Na razie nic. Czekać. A gdy przyjdą mrozy okryć suchymi liśćmi i korą. Dokładać później. Nic więcej nie możesz zrobić.

malgol 14:31, 17 paź 2017

Witam, czy mogę jeszcze nawieźć trawnik nawozem jesiennym? wiem,że azotowym już dawno nie,ale czy na jesienny też już za póżno?

Danuta Młoźniak 23:59, 18 paź 2017

Moim zdaniem jest za późno. Za chwilę będą przymrozki.

malgol 11:08, 19 paź 2017

Dziękuję, w takim razie się wstrzymam.Raz już nawoziłam pod koniec sierpnia więc chyba powinno wystarczyc:)

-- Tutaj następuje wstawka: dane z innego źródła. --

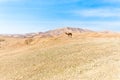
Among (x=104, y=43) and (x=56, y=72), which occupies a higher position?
(x=104, y=43)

Danuta Młoźniak 12:32, 19 paź 2017

Nadrobisz na wiosnę. Teraz już po czasie.

eVka 21:46, 26 paź 2017

Danusiu mam piękny okaz kordyliny australijskiej bordowej, czy lepiej przezimowac ją w temperaturze domowej w pokoju (20 stopni) czy w chłodnym jasnym poddaszu gdzie temp. wynosi zimą max. 12- 14 stopni? Dziękuję

Danuta Młoźniak 07:07, 27 paź 2017

Lepiej w chłodnym ale jasnym pomieszczeniu. W ciepłym będzie rosła, a zbyt mała ilość światła w zimie spowoduje jej wydelikacenie, czyli tzw. "wyciąganie".

eVka 08:53, 27 paź 2017

Dziękuję Danusiu

Nowa12 00:00, 28 paź 2018

Czy może mi ktoś poradzić: 1) czy powinno się usuwać liście z rabat? Czytałam, że mogą służyć jako ochrona dla roślin na zimę. Z drugiej strony zauważyłam, że pod liśćmi pleśnieje kora. 2) Czy trzeba ścinać byliny przed zimą czy można to spokojnie zrobić wiosną? Czy ma to znaczenie dla ich zimowania? A może są jakieś byliny, które powinno się ściąć teraz? 3) Kiedy kopczykować róże? Już czy później? Z góry dziękuję.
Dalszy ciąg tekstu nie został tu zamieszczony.